- **INFORMATION SHOWN**:
■ ■ ■ ■

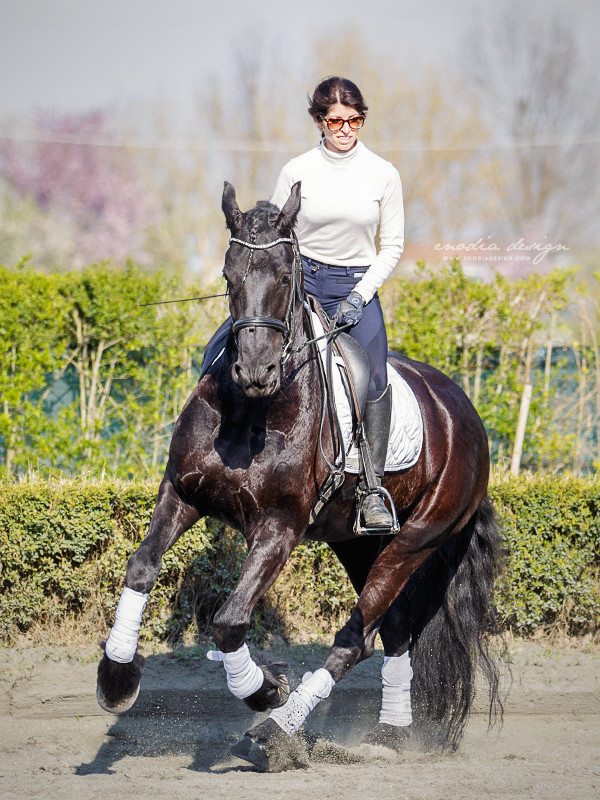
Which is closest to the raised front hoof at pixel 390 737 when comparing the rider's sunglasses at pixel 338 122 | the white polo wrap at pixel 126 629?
the white polo wrap at pixel 126 629

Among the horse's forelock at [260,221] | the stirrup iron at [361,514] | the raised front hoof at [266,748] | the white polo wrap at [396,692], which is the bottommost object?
the white polo wrap at [396,692]

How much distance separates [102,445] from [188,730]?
4.02 meters

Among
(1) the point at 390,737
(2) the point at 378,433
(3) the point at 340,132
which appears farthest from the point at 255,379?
(1) the point at 390,737

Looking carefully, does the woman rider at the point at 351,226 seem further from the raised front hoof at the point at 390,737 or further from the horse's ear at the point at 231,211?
the raised front hoof at the point at 390,737

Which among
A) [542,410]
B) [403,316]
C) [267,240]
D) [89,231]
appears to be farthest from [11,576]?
[89,231]

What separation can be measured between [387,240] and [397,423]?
974mm

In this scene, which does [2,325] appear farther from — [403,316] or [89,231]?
[89,231]

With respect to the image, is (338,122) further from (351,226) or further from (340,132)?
(351,226)

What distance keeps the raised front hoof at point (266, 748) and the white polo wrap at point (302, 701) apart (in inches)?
1.5

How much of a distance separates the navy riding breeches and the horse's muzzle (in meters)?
1.16

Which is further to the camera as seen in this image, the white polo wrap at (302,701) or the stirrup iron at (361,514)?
the stirrup iron at (361,514)

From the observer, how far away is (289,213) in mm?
3895

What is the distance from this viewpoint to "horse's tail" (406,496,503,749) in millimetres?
5430

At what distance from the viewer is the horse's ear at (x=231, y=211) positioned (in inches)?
151
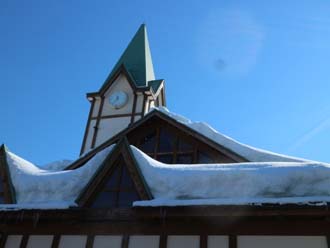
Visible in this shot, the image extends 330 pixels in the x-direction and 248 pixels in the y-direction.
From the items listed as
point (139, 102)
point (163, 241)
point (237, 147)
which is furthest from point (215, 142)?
point (139, 102)

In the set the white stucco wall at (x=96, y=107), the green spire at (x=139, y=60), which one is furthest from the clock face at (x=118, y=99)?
the green spire at (x=139, y=60)

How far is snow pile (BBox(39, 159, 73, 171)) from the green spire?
8.64 metres

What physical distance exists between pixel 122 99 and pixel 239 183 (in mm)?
12954

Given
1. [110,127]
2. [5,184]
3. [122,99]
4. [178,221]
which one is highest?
[122,99]

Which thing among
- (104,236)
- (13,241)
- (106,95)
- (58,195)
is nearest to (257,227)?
(104,236)

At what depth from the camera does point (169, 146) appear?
10852 millimetres

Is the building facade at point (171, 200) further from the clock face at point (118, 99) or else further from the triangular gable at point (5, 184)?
Answer: the clock face at point (118, 99)

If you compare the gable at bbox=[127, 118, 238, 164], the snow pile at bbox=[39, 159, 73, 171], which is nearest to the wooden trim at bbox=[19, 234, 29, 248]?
the snow pile at bbox=[39, 159, 73, 171]

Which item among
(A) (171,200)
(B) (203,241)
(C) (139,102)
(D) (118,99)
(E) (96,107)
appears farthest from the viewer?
(E) (96,107)

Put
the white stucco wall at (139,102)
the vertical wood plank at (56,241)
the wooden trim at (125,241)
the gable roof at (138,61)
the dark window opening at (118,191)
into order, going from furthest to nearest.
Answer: the gable roof at (138,61)
the white stucco wall at (139,102)
the dark window opening at (118,191)
the vertical wood plank at (56,241)
the wooden trim at (125,241)

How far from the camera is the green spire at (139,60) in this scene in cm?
2104

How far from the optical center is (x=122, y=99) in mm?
18969

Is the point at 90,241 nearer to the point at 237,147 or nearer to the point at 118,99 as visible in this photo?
the point at 237,147

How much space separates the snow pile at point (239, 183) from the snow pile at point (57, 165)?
5.15 metres
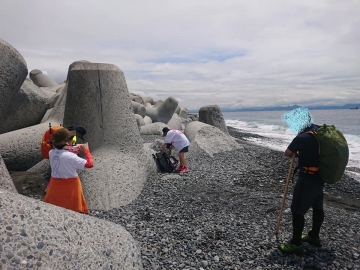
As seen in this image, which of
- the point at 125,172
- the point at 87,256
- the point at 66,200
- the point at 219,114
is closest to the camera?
the point at 87,256

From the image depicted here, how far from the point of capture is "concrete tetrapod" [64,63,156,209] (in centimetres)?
583

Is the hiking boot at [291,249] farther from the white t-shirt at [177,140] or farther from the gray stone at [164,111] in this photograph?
the gray stone at [164,111]

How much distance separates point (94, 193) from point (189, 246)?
6.99ft

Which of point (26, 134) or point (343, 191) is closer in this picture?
point (26, 134)

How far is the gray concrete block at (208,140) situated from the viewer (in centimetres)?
1045

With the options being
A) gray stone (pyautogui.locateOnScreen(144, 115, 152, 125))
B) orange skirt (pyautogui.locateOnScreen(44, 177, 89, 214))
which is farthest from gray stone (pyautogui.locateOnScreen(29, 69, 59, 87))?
orange skirt (pyautogui.locateOnScreen(44, 177, 89, 214))

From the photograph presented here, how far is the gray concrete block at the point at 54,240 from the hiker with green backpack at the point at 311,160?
1.95m

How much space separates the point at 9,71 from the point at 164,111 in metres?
17.2

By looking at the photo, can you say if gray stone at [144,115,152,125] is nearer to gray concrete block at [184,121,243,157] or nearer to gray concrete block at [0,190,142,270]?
gray concrete block at [184,121,243,157]

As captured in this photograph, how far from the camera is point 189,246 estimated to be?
12.7ft

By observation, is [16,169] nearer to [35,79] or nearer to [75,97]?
[75,97]

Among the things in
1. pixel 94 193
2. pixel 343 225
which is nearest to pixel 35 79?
pixel 94 193

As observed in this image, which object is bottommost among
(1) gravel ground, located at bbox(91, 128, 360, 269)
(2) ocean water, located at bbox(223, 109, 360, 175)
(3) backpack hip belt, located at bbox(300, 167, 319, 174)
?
(2) ocean water, located at bbox(223, 109, 360, 175)

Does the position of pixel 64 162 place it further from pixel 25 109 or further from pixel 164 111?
pixel 164 111
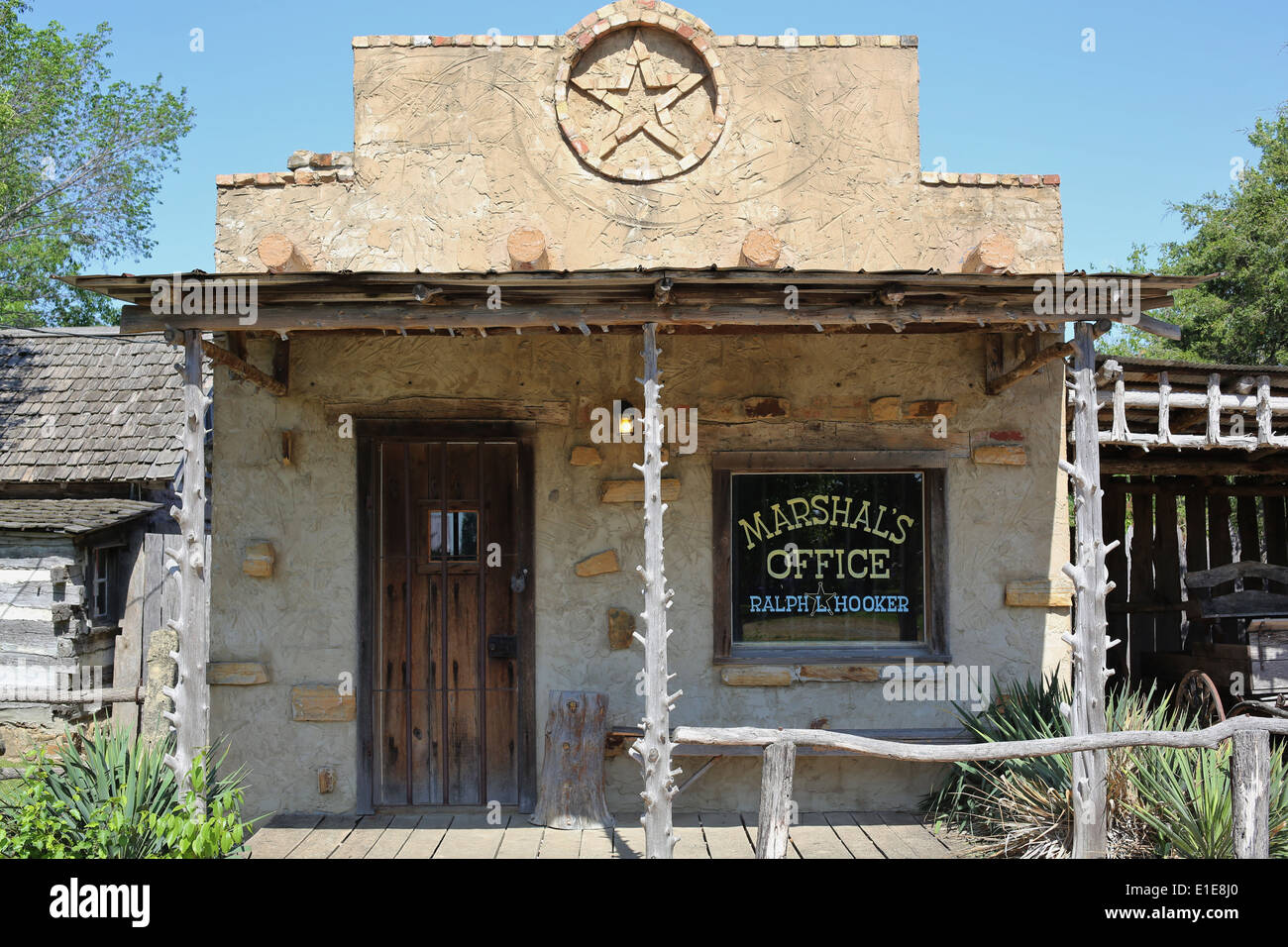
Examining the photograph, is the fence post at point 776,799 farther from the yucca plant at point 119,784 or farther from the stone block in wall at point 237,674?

■ ■ ■ ■

- **DIRECTIONS**: Take the line that contains "Among the things in" and all lines after it to the end of the material above, and copy them verbatim without any images.

- **SOLUTION TO THIS TASK**:
Among the things in
1. pixel 94 193
2. pixel 343 225
which is nearest to pixel 35 79?
pixel 94 193

As observed in this image, which object is bottommost among
(1) gravel ground, located at bbox(91, 128, 360, 269)
(2) ocean water, located at bbox(223, 109, 360, 175)
(3) backpack hip belt, located at bbox(300, 167, 319, 174)
?
(2) ocean water, located at bbox(223, 109, 360, 175)

Does the position of pixel 64 162 place it further from pixel 25 109 or further from pixel 164 111?
pixel 164 111
Examining the photograph, is the fence post at point 776,799 farther from the yucca plant at point 119,784 or farther from the stone block in wall at point 237,674?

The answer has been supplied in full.